Through phylogenetic analysis, we found that the four Amt proteins are highly homologous within Diptera, containing numerous conserved segments. Among the Tephritidae species used in this study, sequence similarity between these Amts exceeds 80%. Notably, BdorAmt, BcucAmt, BtauAmt, and BcorAmt show sequence similarity of up to 77% with DmelAmt and 66% with AgamAmt2. Additionally, peripheral olfactory expression profiling showed that all four Amts are predominantly expressed in the antennae. Among these homologous genes, DmelAmt and AgamAmt2 have been demonstrated to be significantly expressed in the antennae and participate in ammonia recognition as atypical olfactory receptors [19,20,21]. It was hypothesized that Amt may directly facilitate the rapid and efficient transport of ammonia/ammonium ions into cells, leading to changes in membrane potential, which may trigger action potentials through an unknown signaling mechanism. In the antennae, highly expressed olfactory proteins often play crucial roles in olfaction [42,43], and highly conserved genes in insects often have similar functions [44,45,46]. The four Amts identified in this study are highly conserved within Diptera and significantly expressed in the antennae, suggesting they may have similar functions to those reported for mosquitoes and Drosophila, i.e., participating in ammonia recognition in the antennae.
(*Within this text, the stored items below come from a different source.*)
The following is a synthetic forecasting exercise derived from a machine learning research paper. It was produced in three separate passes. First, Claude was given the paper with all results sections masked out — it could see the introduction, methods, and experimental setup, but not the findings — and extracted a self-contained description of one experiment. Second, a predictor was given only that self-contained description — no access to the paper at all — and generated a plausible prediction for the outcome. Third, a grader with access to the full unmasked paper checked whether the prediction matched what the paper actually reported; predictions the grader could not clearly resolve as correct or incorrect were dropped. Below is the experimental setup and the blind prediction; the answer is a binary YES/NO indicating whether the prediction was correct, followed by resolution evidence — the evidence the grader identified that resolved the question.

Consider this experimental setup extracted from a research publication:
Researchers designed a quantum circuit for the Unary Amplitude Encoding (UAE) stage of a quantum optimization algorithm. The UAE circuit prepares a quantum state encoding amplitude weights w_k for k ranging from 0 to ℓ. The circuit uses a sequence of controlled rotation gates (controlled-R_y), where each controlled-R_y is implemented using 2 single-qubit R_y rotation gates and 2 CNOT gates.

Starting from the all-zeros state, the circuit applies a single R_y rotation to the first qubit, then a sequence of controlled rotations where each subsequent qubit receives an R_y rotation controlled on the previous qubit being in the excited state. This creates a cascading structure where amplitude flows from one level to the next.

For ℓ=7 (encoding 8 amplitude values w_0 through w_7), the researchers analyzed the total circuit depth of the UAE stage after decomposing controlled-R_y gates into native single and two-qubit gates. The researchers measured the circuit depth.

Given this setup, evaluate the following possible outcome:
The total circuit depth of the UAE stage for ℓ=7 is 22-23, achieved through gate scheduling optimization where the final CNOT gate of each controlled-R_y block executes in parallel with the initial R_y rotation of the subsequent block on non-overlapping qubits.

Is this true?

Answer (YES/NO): NO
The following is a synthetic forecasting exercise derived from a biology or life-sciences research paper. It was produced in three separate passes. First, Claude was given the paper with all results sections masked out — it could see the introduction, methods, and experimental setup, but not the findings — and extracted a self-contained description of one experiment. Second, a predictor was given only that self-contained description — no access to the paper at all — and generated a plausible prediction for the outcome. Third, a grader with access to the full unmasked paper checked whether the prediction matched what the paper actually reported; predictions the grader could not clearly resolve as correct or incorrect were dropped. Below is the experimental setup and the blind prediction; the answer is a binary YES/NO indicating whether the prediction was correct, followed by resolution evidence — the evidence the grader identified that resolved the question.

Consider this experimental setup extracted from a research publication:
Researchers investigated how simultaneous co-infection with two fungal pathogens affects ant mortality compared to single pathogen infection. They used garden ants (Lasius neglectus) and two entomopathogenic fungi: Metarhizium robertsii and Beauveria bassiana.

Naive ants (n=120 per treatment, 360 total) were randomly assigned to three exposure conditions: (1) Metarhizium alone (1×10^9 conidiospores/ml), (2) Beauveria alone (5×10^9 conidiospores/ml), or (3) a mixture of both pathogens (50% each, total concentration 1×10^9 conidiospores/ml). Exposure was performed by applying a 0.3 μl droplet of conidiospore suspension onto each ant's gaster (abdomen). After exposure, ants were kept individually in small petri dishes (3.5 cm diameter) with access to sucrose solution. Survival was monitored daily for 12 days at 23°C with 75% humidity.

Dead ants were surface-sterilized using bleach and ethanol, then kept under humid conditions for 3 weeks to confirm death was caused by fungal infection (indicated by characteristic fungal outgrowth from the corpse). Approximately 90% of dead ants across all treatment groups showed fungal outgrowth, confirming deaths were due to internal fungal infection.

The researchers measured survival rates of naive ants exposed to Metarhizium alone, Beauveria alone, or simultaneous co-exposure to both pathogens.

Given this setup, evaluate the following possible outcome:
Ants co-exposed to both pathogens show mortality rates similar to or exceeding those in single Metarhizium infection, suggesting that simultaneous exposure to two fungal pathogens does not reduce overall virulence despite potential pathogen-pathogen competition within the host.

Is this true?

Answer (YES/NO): YES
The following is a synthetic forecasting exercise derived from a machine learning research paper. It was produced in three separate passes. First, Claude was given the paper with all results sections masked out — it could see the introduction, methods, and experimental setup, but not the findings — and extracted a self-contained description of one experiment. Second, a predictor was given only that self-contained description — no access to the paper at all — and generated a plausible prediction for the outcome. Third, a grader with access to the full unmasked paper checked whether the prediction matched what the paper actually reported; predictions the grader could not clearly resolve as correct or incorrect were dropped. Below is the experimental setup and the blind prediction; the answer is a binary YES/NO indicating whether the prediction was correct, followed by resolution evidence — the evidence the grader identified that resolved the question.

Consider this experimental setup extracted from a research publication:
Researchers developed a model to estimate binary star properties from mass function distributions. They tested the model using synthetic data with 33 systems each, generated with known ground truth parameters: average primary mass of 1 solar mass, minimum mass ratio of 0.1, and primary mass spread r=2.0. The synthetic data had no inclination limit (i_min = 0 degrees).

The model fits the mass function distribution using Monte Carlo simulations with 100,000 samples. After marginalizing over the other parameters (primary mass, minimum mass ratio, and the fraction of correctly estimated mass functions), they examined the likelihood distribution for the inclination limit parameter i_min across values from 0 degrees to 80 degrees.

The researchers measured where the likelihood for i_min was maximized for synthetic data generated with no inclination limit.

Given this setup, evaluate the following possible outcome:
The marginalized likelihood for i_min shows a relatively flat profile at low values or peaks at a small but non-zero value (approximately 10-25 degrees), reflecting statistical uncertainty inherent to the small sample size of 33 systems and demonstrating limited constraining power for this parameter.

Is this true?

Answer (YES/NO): NO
Additionally, previous studies have indicated low Amt expression in the labellum of Drosophila, yet we found no significant Amt levels in the mouthpart transcriptome [26]. This discrepancy likely arises from sampling the entire mouthparts, diluting the labellum signal. Future studies should specifically sample the labellum to obtain accurate measurements. Future research should explore in vitro functional studies using the Drosophila empty neuron system [47,48], and in vivo functional validation through knockout experiments.
5. Conclusions
In summary, this study has investigated the sequence information, structural characteristics, phylogenetic relationships, and expression patterns of Amt genes from B. dorsalis, B. cucurbitae, B. correcta, and B. tau. The findings indicate that all four Amt proteins possess the typical Amt transmembrane domain structural features, including three conserved amino acid sites previously reported to be involved in ammonia transport. These residues are highly conserved across Diptera and significantly expressed in the antennae of the four Tephritid fruit flies. We postulate that these Amt proteins might play a role in the antennal recognition of ammonia. Future research is required to validate the in vivo and in vitro functions of these genes.
Author Contributions
Conceptualization, J.Z. and W.L.; data curation, J.Z.; funding acquisition, G.W., W.L. and J.Z.; investigation, J.Z., Q.W., C.L., J.L., Q.Q., C.R. and L.L.; project administration, G.W., W.L. and S.Y.; supervision, G.W., W.L. and S.Y.; writing—original draft, J.Z.; writing—review and editing, J.Z. and W.L. All authors have read and agreed to the published version of the manuscript.
Funding
This research was funded by the Fundamental Research Funds for the Central Universities (Grant No. 2572022AW10), the Shenzhen Science and Technology Program (Grant No. KQTD20180411143628272), the special funds for Science Technology Innovation and Industrial Development of Shenzhen Dapeng New District (Grant No. PT202101-02), and the National Key Research and Development Program of China (Grant No. 2022YFD1700201).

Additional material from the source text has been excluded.